Figlia di un ricco commerciante ebreo, Sabina nasce nel 1885 a Rostov, primogenita di quattro fratelli e, dopo la morte di una sorella, unica figlia femmina. La sua esistenza potrebbe risultare apparentemente tranquilla se solo nel suo inconscio non si fossero costituiti piccoli tasselli di malessere che la porteranno in seguito a soffrire di isteria. Da bambina, verso il terzo e il quarto anno di vita, Sabina comincia a trattenere le feci impedendo la defecazione anche per due settimane; il suo mondo comincia così a ruotare attorno alla funzione anale, soprattutto quando successivamente in lei si sviluppa un’intensa attrazione sessuale verso il padre, che si manifesta alla vista delle sue mani. La situazione peggiora con il trascorrere del tempo quando, verso i diciotto anni, non riesce più a sostenere lo sguardo di alcun individuo. Nonostante questi gravi problemi psichici, Sabina riesce ugualmente a frequentare con profitto un liceo femminile, diplomandosi a pieni voti. Conseguita la maturità, i genitori decidono di condurla a Zurigo, presso l’ospedale psichiatrico di Burgholzli, perché potesse essere curata.
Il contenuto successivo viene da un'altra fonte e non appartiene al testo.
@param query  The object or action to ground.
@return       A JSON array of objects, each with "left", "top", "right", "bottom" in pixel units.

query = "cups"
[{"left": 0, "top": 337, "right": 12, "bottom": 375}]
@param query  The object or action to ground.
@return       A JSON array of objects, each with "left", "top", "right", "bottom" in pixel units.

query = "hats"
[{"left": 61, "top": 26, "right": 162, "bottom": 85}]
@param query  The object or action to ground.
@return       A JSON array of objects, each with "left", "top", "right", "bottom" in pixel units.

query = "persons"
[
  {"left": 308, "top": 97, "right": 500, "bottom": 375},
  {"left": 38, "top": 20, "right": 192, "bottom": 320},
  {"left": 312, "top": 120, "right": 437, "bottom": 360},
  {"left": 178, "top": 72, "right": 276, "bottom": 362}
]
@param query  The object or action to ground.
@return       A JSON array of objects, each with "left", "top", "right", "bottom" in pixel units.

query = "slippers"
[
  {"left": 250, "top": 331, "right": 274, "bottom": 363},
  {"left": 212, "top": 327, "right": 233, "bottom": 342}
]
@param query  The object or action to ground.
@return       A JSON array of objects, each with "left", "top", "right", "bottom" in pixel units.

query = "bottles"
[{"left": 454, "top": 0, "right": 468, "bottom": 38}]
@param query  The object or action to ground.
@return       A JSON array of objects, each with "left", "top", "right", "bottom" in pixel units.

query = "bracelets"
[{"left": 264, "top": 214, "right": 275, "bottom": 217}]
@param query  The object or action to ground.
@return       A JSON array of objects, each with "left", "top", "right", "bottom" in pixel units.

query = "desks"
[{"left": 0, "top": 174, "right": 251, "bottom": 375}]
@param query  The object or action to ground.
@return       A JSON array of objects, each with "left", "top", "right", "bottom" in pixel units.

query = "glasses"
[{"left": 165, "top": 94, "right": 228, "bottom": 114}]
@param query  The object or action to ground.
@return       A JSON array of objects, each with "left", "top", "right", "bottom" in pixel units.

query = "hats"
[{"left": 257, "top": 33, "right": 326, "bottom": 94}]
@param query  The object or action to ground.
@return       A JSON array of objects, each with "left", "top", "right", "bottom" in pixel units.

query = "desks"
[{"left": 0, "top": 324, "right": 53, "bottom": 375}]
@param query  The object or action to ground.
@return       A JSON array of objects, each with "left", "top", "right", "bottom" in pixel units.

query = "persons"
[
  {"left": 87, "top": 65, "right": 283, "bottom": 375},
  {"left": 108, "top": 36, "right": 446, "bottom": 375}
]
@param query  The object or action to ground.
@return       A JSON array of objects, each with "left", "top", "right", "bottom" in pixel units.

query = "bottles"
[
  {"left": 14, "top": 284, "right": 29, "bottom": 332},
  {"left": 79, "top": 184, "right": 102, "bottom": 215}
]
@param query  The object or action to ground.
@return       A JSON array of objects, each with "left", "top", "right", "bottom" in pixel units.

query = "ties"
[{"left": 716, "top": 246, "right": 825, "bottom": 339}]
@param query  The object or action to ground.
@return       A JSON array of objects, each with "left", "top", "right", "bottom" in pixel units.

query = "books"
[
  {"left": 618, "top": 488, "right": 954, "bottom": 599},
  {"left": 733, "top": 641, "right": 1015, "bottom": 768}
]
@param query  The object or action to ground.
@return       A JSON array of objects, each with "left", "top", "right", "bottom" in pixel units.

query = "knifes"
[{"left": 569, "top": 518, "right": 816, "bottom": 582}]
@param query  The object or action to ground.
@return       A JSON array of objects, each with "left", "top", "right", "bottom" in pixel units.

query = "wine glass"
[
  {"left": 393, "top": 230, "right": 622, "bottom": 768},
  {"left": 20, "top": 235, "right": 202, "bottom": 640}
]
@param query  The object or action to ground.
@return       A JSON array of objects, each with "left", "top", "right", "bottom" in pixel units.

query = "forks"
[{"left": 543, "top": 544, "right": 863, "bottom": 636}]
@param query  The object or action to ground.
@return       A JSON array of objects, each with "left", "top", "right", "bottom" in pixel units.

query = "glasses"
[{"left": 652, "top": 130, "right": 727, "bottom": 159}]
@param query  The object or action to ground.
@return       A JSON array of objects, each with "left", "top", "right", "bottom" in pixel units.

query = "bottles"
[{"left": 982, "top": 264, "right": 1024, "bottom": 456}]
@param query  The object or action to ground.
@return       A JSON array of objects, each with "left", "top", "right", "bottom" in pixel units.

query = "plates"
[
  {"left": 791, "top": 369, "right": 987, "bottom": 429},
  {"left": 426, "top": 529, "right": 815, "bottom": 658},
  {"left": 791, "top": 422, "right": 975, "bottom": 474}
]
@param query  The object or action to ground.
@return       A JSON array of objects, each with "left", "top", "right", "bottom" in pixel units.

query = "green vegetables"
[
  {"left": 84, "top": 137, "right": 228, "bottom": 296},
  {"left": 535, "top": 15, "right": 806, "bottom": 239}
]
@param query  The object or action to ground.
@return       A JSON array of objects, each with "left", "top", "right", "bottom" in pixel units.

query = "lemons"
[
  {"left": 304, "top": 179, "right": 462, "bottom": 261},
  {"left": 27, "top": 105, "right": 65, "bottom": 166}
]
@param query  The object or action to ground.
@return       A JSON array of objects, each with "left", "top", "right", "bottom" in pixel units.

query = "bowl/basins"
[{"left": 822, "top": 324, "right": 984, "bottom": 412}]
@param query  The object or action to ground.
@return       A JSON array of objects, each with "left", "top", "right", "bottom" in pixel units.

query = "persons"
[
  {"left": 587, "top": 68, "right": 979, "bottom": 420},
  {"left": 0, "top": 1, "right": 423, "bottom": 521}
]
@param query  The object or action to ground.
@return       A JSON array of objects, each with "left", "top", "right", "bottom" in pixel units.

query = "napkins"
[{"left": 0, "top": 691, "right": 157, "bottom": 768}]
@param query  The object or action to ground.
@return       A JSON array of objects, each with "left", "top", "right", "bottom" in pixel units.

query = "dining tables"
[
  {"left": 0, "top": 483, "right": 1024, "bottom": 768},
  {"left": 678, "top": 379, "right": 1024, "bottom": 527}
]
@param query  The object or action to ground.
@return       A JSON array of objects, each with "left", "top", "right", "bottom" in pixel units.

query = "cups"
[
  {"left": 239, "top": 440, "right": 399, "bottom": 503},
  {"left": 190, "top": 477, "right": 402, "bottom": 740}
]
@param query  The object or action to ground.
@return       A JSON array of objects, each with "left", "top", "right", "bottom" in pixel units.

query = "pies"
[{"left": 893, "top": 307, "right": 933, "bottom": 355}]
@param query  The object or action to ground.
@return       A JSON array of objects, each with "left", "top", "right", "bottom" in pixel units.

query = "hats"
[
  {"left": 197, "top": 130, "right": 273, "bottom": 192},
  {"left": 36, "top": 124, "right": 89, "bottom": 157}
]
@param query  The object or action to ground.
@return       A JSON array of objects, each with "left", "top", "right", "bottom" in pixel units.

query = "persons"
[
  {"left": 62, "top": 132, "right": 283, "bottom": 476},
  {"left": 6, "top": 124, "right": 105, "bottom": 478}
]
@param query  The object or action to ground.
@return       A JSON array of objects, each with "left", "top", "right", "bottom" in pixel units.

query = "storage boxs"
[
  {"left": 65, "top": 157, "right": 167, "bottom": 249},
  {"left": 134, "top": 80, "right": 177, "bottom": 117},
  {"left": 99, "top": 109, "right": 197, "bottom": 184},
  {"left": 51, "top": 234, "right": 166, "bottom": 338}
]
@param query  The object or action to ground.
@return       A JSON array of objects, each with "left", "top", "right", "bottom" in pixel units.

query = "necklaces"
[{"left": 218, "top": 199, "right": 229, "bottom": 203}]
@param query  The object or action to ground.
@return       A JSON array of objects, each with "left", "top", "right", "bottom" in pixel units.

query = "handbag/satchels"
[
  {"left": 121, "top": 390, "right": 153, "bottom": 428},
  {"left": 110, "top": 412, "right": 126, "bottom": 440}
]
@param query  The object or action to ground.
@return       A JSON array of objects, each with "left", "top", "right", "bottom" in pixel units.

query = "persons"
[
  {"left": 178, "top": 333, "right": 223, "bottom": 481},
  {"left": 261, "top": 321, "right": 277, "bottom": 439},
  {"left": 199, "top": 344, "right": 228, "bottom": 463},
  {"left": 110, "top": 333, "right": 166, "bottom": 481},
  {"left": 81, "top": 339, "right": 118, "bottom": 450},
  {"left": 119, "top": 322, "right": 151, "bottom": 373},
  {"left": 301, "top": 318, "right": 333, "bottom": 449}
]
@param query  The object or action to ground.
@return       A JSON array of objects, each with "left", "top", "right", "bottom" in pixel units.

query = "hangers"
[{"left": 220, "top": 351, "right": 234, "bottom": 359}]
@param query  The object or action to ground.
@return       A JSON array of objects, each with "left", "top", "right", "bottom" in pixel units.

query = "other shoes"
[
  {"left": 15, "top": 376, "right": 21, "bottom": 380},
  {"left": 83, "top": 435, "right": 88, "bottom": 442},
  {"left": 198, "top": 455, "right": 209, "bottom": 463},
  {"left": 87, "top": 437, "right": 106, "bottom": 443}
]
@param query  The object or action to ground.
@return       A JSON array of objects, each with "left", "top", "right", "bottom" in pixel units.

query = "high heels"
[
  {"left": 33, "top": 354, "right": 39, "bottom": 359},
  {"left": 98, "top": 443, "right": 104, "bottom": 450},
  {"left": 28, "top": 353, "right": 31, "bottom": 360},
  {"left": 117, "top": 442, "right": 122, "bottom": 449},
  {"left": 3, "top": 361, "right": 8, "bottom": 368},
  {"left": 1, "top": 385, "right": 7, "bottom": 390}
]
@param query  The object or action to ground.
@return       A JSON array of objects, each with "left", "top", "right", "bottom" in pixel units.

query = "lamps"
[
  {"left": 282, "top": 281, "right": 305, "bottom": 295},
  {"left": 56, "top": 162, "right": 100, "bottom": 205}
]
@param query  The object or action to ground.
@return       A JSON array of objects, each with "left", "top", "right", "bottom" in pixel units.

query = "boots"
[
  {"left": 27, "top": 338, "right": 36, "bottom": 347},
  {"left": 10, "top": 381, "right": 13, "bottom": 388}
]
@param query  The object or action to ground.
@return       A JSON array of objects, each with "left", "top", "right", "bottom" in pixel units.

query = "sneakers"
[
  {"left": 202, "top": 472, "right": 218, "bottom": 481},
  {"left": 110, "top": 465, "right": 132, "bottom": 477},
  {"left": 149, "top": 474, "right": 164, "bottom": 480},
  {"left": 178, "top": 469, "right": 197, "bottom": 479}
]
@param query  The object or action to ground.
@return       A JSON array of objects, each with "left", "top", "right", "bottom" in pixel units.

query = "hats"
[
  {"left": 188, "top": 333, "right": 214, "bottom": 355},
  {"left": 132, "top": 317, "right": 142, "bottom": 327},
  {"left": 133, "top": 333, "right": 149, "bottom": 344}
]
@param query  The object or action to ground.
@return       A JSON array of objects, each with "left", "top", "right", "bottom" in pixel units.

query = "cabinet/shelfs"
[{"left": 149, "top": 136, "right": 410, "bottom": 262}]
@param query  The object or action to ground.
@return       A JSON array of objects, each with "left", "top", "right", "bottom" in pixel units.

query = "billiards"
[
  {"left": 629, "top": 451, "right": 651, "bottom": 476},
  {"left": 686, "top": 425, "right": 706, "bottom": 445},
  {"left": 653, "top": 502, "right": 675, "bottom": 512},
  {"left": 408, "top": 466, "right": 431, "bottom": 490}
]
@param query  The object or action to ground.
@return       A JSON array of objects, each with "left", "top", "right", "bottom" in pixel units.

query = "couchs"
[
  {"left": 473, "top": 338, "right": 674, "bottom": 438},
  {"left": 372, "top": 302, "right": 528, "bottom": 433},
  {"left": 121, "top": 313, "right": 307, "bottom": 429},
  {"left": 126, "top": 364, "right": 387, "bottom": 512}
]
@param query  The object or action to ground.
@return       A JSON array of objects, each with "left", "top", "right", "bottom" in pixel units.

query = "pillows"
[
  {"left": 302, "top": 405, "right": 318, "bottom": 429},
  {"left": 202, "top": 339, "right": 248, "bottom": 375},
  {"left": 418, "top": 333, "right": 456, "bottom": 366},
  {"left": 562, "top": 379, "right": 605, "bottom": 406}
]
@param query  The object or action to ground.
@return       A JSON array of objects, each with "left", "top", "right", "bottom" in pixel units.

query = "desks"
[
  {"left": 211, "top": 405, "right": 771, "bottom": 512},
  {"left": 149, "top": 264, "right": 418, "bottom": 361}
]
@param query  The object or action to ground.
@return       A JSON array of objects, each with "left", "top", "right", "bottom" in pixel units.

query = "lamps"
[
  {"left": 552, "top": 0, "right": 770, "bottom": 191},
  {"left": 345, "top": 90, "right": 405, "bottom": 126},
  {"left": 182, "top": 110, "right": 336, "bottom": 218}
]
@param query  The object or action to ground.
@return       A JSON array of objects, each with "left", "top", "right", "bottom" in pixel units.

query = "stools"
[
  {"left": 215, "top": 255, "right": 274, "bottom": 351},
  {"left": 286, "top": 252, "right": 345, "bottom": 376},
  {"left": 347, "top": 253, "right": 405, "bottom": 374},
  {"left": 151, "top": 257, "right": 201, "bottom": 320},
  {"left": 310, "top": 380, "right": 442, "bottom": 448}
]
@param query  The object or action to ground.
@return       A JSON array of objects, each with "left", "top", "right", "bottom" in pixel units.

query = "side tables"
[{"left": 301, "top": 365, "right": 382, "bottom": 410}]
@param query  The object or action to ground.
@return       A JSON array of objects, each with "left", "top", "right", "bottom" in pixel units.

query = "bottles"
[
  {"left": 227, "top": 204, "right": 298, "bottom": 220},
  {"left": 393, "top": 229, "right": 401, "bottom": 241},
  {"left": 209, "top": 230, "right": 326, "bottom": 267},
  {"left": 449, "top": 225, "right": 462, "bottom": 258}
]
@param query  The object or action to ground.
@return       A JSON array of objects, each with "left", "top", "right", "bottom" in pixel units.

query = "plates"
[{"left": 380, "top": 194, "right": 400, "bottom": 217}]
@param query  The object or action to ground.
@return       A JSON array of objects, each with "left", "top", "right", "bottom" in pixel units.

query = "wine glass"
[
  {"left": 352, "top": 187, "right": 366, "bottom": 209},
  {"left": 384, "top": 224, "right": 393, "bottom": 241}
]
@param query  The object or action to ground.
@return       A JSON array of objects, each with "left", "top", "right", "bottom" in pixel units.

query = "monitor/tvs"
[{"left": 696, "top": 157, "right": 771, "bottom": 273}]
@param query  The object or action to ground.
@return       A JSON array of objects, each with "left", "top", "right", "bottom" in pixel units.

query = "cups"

La vita di Sabina Spielrein è la vita di tutti noi.
Non ha strade, la mente. Non ha direzioni, né regole. Vaga liberamente in una stanza buia, sperando che una luce la prenda per mano e la conduca in vicoli sempre più difficili da trovare. In quelle mura, Sabina incontra la luce che tanto aveva rincorso, che tanto aveva cercato. Non ha strade, non ha direzioni, né regole.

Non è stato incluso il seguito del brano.